Description
You will manage the deployment, monitoring, and maintenance of machine learning models in production environments.
Responsibilities
- Operationalize ML models by building CI/CD pipelines for ML workflows in collaboration with data scientists.
- Design and maintain scalable deployment architectures using Docker, Kubernetes, and infrastructure-as-code.
- Monitor model performance and data drift using Prometheus, Grafana, or custom solutions.
- Automate data pipelines and retraining workflows using orchestration tools like Airflow or Kubeflow.
- Provision and manage infrastructure using Terraform and AWS CloudFormation.
- Lead technical workshops, build mockups, and coordinate directly with clients during PST business hours.
Required Skills
- 4–5 years of hands-on experience in MLOps or production ML environments.
- Mandatory proficiency in Python and Bash/Shell scripting.
- Experience with cloud platforms including AWS, Azure, or GCP.
- Hands-on expertise with Terraform and CloudFormation.

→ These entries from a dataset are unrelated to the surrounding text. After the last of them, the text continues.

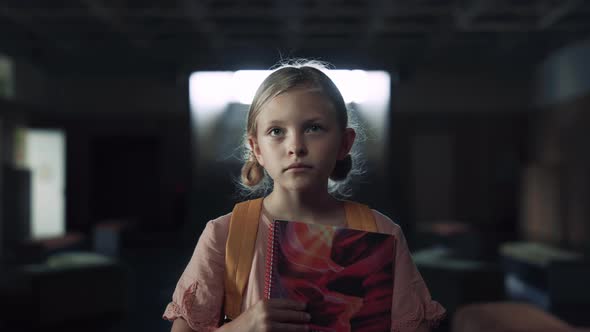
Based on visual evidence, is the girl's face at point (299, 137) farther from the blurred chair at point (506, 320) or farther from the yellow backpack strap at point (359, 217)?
the blurred chair at point (506, 320)

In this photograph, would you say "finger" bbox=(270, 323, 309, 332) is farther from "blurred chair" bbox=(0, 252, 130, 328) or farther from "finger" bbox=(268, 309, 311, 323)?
"blurred chair" bbox=(0, 252, 130, 328)

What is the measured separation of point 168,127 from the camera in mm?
12992

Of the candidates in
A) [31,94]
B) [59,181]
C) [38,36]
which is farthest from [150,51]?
[59,181]

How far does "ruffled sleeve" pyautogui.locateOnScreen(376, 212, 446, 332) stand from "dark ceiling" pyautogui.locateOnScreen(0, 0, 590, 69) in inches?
256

- Proficiency in Docker and Kubernetes.
- Experience with CI/CD tools such as Jenkins, GitHub Actions, or GitLab CI/CD.
- Knowledge of ML lifecycle tools including MLflow, DVC, Kubeflow, or SageMaker.
- Experience with workflow orchestration via Apache Airflow or Prefect.
- Competency in monitoring and logging with Prometheus, Grafana, or ELK stack.
- Proven ability to communicate technical content to clients and cross-functional teams.
Preferred Skills
- Bachelor’s or Master’s degree in Computer Science, Data Science, or Engineering.
- Experience with large-scale data systems, distributed computing, and model governance.